BRANO DI LETTURA:
────────────────────────────────────────

Sempre su questo tema, un ulteriore profilo di criticità riguarda i riflessi dei contenziosi tributari sugli obblighi previdenziali. Se l’Agenzia delle Entrate in sede ispettiva accerta un maggior reddito, oltre a dare seguito al recupero del maggior gettito, comunica gli esiti dell’accertamento anche all’Inps per il recupero dei contributi previdenziali. Tuttavia, tali accertamenti possono risultare infondati, inducendo imprese e professionisti a fare ricorso presso le Commissioni tributarie. Nonostante il ricorso, l’Istituto notifica ugualmente l’avviso di addebito (immediatamente esecutivo) richiedendo anche la differenza contributiva sul nuovo reddito. E ciò, anche se in pendenza di ricorso giudiziario (tra i quali è qualificabile anche quello tributario) non sia possibile formare il ruolo ai sensi dell’art. 25 del Decreto Legislativo n.46/99. Ne consegue che il contribuente è costretto a presentare un secondo ricorso al Tribunale, in opposizione all’atto dell’Inps.
È chiaro, dunque, che manca totalmente un processo organizzato da parte dell’Istituto, che consenta di applicare correttamente le leggi, in esecuzione delle pronunce di soccombenza della Magistratura.
Il disconoscimento del lavoro familiare
L’Italia è un paese che si caratterizza per imprese a dimensione familiare. Tale caratteristica andrebbe promossa e non ostacolata. Di diverso avviso è l’organo ispettivo dell’Inps, che disconosce costantemente i rapporti di lavoro subordinato avviati con i familiari indipendentemente dalla verifica dei presupposti della subordinazione. Peraltro, il nostro ordinamento è privo di una norma che dispone il divieto di assunzione di familiari con un contratto di lavoro subordinato. L’Istituto insiste da anni su questa posizione, nonostante risulti costantemente soccombente in giudizio.
Gestione delle note di rettifica Inps
Come emerge dai numerosi reclami pervenuti al Consiglio Nazionale le procedure telematiche di gestione delle pratiche con l’Inps spesso risultano lunghe e laboriose e con informazioni incomplete. Il Cassetto Previdenziale – che rappresenta uno dei progetti centrali dell’Istituto per il dialogo con imprese e professionisti – a distanza di anni dalla sua introduzione su tutto il territorio nazionale, ha ancora tempi e modalità di risposta incompatibili con un’efficace gestione delle attività. Questo comporta un’eccessiva burocratizzazione dei processi che scoraggia l’intero sistema professionale e imprenditoriale. In considerazione dell’inadeguata interazione tramite cassetto previdenziale, è necessario che venga ripristinata presso le Sedi una modalità di comunicazione diretta, tempestiva ed efficiente con la Categoria, che consenta di superare gli evidentissimi limiti degli attuali sistemi.

────────────────────────────────────────

DATI FORNITI:

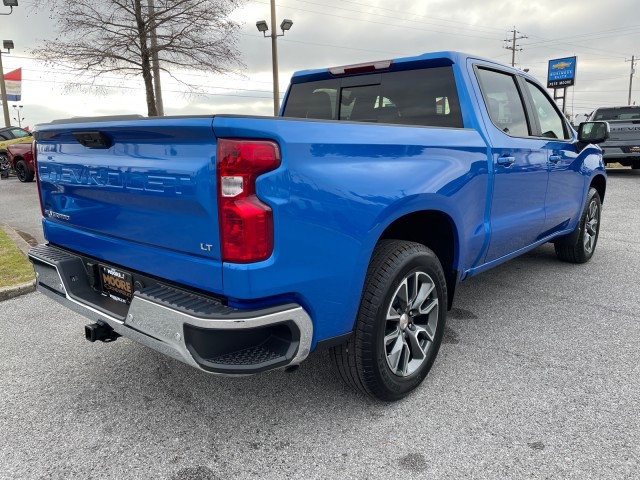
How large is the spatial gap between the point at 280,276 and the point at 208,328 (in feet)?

────────────────────────────────────────

LE TUE ISTRUZIONI: Puoi estrarre dal brano sull'Inps il tratto che va da "È chiaro, dunque, che" fino a "soccombenza della Magistratura.", riportandolo parola per parola?

RISULTATO DEL COMPITO:
È chiaro, dunque, che manca totalmente un processo organizzato da parte dell’Istituto, che consenta di applicare correttamente le leggi, in esecuzione delle pronunce di soccombenza della Magistratura.